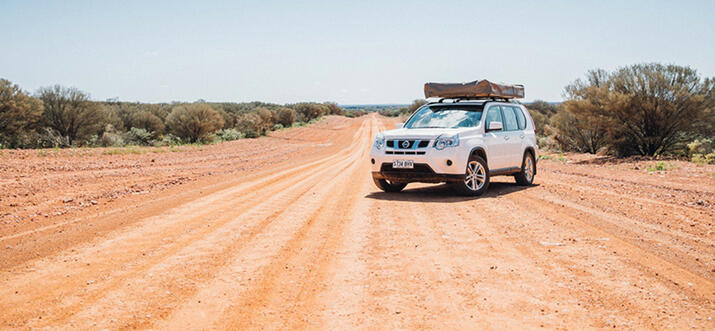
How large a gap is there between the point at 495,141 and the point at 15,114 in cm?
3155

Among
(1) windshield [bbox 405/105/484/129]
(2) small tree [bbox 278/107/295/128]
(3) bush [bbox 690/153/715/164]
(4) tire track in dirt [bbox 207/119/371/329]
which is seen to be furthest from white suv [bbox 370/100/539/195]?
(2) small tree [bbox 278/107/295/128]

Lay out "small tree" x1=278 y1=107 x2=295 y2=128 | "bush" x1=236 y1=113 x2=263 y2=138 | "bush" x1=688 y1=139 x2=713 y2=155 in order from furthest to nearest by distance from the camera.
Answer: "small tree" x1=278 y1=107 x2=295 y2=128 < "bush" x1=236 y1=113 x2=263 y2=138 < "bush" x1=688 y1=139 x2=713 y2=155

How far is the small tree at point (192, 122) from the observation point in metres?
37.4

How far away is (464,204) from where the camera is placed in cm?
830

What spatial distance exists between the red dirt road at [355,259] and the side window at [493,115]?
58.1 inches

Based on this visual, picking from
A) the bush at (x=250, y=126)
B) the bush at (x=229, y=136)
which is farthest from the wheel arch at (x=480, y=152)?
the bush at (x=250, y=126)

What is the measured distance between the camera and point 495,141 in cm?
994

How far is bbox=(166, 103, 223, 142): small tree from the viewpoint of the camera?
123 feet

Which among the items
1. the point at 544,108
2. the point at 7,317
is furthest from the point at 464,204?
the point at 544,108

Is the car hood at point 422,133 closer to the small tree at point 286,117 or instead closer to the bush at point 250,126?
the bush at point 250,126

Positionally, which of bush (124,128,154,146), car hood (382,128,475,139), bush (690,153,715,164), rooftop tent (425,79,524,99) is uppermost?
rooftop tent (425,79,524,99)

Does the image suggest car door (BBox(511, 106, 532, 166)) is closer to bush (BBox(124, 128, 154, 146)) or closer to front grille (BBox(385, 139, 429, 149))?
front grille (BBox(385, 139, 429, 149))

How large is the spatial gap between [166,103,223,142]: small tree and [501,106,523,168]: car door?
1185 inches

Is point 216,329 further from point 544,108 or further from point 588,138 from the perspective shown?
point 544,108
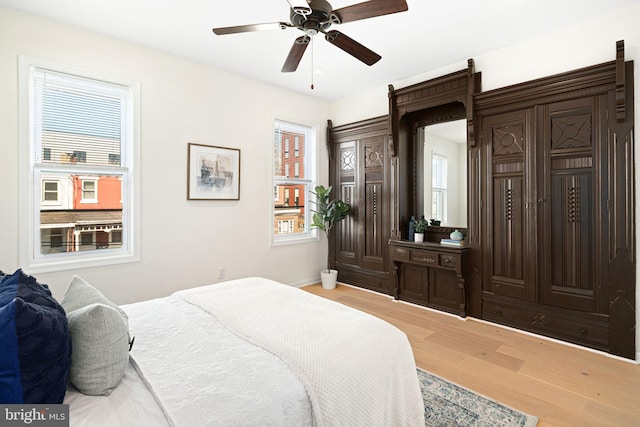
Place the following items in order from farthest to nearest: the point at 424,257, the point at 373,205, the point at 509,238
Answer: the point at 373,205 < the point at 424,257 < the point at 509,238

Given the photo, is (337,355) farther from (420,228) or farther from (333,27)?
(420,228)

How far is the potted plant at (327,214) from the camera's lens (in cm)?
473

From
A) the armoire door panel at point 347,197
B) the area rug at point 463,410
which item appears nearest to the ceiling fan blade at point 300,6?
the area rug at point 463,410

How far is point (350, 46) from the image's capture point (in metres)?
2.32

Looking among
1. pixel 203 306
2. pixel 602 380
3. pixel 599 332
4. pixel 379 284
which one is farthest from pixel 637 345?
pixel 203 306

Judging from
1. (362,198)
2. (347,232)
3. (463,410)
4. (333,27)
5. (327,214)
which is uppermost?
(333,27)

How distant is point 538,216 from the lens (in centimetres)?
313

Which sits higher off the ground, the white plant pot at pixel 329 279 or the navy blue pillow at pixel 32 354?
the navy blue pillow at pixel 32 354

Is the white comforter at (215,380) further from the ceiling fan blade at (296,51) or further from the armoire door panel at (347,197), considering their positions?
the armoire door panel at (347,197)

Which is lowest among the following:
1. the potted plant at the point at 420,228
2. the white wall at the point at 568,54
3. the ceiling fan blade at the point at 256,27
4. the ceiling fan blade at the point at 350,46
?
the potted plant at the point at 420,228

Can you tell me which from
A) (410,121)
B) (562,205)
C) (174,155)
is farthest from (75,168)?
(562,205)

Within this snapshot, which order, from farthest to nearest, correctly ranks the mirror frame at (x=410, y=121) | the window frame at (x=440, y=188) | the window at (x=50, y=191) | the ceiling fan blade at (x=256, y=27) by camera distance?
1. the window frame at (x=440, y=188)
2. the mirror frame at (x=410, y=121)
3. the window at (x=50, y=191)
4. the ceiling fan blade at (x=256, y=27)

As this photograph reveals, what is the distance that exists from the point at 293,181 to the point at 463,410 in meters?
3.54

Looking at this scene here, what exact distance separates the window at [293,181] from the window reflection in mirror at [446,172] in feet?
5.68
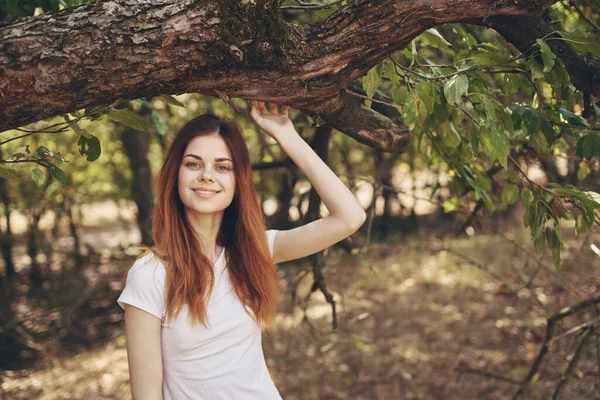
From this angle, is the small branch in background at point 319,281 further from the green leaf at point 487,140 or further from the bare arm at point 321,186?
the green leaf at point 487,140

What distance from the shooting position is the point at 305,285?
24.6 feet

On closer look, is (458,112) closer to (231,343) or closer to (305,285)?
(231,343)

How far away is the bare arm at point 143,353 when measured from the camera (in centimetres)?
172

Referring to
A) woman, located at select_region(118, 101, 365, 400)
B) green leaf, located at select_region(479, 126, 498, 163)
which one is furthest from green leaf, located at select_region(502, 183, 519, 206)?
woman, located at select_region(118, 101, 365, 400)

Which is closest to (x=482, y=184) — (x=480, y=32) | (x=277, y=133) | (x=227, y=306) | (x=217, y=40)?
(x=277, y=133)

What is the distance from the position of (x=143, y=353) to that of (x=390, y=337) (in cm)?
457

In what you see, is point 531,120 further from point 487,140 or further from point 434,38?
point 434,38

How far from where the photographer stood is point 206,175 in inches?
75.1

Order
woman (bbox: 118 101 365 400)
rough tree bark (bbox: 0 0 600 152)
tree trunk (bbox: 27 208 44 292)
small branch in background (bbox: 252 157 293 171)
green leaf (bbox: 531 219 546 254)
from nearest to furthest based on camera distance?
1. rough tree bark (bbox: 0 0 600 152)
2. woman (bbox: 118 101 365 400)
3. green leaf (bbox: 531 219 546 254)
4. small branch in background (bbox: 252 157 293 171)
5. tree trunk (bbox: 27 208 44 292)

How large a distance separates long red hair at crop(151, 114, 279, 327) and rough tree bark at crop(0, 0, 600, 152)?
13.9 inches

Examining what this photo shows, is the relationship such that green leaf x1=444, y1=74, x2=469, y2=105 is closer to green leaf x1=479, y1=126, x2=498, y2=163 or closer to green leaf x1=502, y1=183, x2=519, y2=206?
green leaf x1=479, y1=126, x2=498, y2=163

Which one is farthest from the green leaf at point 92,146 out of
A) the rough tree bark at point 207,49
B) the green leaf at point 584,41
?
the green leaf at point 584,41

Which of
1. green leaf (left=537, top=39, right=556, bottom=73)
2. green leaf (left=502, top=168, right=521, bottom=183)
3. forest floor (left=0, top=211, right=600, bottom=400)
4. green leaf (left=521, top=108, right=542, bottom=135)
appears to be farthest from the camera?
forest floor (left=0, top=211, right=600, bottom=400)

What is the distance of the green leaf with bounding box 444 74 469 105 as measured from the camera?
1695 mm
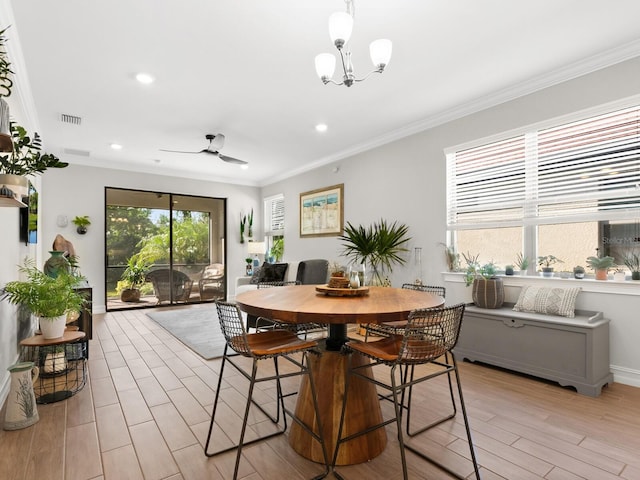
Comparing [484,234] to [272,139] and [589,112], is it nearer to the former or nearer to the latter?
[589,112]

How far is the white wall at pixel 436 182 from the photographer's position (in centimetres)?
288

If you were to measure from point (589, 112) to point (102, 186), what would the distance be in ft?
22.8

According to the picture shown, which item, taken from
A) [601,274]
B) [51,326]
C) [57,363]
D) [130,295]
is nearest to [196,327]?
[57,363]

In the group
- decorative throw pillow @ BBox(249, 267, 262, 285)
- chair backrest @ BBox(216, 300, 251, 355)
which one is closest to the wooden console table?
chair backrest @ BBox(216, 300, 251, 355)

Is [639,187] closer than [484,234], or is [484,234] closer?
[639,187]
----------------
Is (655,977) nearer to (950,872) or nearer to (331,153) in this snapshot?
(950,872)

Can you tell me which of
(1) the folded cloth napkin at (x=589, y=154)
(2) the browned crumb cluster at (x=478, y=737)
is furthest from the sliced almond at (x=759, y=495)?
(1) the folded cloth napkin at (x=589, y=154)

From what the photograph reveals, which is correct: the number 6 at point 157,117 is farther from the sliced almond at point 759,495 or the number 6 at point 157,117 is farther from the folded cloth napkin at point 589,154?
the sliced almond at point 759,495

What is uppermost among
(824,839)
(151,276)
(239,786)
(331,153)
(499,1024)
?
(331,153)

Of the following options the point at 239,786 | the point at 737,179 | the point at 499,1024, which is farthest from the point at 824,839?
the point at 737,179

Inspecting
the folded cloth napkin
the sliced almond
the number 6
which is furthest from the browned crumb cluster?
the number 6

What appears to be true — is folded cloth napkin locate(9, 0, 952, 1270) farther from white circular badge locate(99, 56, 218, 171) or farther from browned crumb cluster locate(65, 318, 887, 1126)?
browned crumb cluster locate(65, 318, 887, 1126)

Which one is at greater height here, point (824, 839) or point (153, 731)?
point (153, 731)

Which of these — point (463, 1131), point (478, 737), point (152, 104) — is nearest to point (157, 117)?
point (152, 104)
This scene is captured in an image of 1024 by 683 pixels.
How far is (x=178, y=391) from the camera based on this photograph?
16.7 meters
----------------
Pull out every line of the entries above that contains the string "rooftop". Case counts, so uppercase and lowercase letters must match.

-- Output for this exercise --
Positionally, which of bush (124,128,154,146), car hood (382,128,475,139), bush (690,153,715,164), rooftop tent (425,79,524,99) is uppermost?
rooftop tent (425,79,524,99)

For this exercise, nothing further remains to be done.